___ Extracted records

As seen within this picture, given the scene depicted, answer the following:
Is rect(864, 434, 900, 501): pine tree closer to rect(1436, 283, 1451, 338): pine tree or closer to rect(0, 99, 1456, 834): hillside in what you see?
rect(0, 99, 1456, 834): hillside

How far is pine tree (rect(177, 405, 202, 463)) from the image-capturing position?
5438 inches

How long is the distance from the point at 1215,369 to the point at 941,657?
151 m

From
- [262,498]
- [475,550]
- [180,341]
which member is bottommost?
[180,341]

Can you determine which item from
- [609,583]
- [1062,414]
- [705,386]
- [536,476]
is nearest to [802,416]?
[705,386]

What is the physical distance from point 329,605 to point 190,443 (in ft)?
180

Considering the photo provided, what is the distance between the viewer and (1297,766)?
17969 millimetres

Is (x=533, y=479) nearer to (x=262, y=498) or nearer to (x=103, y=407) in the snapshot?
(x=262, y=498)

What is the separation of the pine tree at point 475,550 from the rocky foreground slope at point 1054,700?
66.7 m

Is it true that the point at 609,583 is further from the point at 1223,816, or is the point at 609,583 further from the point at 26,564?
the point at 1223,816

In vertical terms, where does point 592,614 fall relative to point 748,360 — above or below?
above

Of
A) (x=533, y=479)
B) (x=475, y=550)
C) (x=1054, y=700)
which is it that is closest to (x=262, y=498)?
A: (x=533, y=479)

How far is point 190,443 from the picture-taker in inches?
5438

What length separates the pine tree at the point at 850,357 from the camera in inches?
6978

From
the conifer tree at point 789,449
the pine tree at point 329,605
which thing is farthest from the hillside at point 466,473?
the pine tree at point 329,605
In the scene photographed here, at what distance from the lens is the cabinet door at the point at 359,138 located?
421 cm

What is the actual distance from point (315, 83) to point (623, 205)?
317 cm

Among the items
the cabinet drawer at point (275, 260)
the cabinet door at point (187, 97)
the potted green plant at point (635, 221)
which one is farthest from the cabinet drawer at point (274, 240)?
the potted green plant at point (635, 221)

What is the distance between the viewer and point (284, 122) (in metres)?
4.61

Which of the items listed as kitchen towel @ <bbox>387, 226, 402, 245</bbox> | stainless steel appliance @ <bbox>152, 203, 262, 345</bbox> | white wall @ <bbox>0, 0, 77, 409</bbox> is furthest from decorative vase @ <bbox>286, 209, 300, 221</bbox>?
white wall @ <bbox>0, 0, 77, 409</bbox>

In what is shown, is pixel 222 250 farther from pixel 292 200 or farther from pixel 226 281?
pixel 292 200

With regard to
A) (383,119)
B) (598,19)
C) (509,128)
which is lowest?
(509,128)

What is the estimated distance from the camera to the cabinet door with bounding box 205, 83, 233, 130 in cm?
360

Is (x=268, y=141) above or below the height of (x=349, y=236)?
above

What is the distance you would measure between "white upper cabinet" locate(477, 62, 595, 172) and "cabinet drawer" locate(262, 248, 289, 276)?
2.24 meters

______

(Work to be completed): Switch "pine tree" to "spruce" in every line of the data from its start down to and including the line containing "5438 inches", and give back only those lines with nothing else changed.

(Solution for this problem):
As seen within this picture, given the scene depicted, answer the following:
Is rect(864, 434, 900, 501): spruce closer to rect(1436, 283, 1451, 338): spruce or closer to rect(0, 99, 1456, 834): hillside in what you see?
rect(0, 99, 1456, 834): hillside

How far is spruce (rect(177, 405, 202, 463)) from the image-capturing position?
5438 inches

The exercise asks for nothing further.